Links to original articles or to original site from Drupal result in a "Stopped" message in FF and no action in other browsers (I haven't tested extensively).

http://news.google.com/news/url?sa=T&ct=us/0-0&fd=R&url=http://gigaom.co...

Copying URL and pasting it to the browser address field results in the same behaviour.

Using the last part of the URL works fine: http://gigaom.com/2007/10/26/productivity-goes-social-with-jive/&cid=0&e...

Comments

aron novak’s picture

$ wget "http://news.google.com/news/url?sa=T&ct=us/0-0&fd=R&url=http://gigaom.com/2007/10/26/productivity-goes-social-with-jive/&cid=0&ei=tVoiR_SHAYuUaKDL8cgB"

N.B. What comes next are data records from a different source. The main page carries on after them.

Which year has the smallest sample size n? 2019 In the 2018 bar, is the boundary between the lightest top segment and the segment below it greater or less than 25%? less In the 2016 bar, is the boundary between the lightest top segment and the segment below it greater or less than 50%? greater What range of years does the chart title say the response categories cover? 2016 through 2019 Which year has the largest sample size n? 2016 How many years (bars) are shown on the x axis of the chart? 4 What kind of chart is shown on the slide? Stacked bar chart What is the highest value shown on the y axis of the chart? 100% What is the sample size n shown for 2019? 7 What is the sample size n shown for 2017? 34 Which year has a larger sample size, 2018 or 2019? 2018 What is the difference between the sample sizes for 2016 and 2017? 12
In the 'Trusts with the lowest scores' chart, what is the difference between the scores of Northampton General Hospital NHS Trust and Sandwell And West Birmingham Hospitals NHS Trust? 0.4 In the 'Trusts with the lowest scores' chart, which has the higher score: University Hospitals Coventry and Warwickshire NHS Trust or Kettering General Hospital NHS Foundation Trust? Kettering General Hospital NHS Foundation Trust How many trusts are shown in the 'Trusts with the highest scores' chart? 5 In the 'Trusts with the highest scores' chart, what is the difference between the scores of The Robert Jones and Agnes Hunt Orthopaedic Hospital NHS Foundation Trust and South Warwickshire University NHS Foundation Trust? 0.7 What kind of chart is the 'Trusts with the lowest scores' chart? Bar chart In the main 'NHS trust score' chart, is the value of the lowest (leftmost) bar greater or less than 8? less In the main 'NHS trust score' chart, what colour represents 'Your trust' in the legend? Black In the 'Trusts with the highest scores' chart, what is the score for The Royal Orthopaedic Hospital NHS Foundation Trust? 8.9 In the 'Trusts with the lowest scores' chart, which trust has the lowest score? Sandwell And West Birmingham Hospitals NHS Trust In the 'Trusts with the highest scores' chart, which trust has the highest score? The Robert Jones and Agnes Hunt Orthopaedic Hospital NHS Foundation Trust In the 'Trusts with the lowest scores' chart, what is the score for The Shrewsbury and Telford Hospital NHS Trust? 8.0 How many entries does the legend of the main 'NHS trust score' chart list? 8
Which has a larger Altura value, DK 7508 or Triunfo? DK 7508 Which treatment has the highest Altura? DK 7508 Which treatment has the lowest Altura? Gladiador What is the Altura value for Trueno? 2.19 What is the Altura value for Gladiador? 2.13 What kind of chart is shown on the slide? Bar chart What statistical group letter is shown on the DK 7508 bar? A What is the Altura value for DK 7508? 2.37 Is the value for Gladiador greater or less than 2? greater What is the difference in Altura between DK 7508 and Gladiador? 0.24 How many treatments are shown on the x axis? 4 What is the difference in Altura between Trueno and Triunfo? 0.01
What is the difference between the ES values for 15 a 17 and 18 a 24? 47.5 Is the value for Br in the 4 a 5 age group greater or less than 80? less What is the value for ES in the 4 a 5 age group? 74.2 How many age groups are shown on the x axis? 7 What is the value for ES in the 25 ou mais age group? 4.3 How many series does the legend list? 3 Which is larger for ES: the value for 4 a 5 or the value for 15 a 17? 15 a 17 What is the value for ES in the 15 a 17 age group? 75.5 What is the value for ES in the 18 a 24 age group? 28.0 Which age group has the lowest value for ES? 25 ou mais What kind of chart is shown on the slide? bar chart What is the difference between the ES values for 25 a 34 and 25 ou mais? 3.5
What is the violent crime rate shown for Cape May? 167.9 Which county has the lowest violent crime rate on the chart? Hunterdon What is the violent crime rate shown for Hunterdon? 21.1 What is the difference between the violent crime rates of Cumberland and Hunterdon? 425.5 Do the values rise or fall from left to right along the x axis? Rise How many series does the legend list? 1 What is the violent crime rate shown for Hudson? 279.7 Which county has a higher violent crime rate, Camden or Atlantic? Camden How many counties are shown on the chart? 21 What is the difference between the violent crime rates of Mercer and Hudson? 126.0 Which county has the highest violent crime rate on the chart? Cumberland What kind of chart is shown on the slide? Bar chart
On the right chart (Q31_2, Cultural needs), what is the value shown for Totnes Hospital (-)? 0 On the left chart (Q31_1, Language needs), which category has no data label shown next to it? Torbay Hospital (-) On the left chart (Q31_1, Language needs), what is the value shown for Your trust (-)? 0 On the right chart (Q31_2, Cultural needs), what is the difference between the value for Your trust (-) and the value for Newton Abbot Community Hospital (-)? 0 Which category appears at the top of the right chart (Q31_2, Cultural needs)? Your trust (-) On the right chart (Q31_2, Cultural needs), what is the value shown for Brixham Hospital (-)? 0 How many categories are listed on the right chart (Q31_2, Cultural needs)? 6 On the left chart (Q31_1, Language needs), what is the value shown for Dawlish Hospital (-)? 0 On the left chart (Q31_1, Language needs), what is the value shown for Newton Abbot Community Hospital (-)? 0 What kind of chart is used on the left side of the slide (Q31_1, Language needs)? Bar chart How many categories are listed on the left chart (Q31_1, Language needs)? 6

If I do this, i experience strange thigs. At the first few times, it got redirected by 301 Moved temporary. After a few tries, i got 403 Forbidden.
It can be a bug of the news.google.com, it's definitely not a bug of feedapi, i think

alex_b’s picture

Is news.google.com starting to protect their RSS service from aggregators?

alex_b’s picture

... thanks for checking this btw. Alex

Jo Wouters’s picture

Yes, it looks like google filters on user agent:

wget http://news.google.com/news?hl=en&ned=us&ie=UTF-8&q=drupal&output=rss
gives a

Connecting to news.google.com|209.85.137.99|:80... connected.
HTTP request sent, awaiting response... 403 Forbidden
02:37:04 ERROR 403: Forbidden.

wget --user-agent="testing" http://news.google.com/news?hl=en&ned=us&ie=UTF-8&q=drupal&output=rss
gives:

Connecting to news.google.com|209.85.137.104|:80... connected.
HTTP request sent, awaiting response... 200 OK

I did not find any information about in online thought; not in the Terms of Use of Google News, or in any articles that describe this.

alex_b’s picture

Hi Jo,

thanks for checking this out... strange. Really looks like Google is starting to build walls. A way around this would be to filter out the target URL of the article of the news.google.com URL. This would at least be a strategy until Google News doesn't embed the original one anymore.

Any other ideas?

Alex

Jo Wouters’s picture

Alex,
That would not be a solution:

1) what I tested was trying to get the rss-feed from news.google, and that didn't even work because the wget user-agent is blocked by them (so they block both the rss-feed itself, as the link to the original article)

2) filtering out the target URL would violate their terms of use (http://www.google.com/support/news/bin/answer.py?answer=59255&hl=en ): "include a link to the Google News cluster of related articles for each news item, using the link provided in the Google News feed."

I think the right solution would be to use a user agent that is accepted by Google News. They must have a valid reason to block these kinds of requests.

I posted a question in Google News Help ( http://groups.google.com/group/news-HelpUsers/browse_thread/thread/30315... )

btw. blogsearch.google still seems to accepts requests with wget (without a special user-agent).

alex_b’s picture

Great that you posted this question to Google. I am curious to see their response...

aron novak’s picture

Status: Active » Closed (won't fix)

In my opinion FeedAPI should not include rss-publisher-related ugly hacks. If a site really needs to process such awkward feeds, it should be done by a separate parser.

AntiNSA’s picture

Component: Code » Code feedapi (core module)

I am looking at how to parse google feeds correctly... if anyont knows Id appreciate some leads...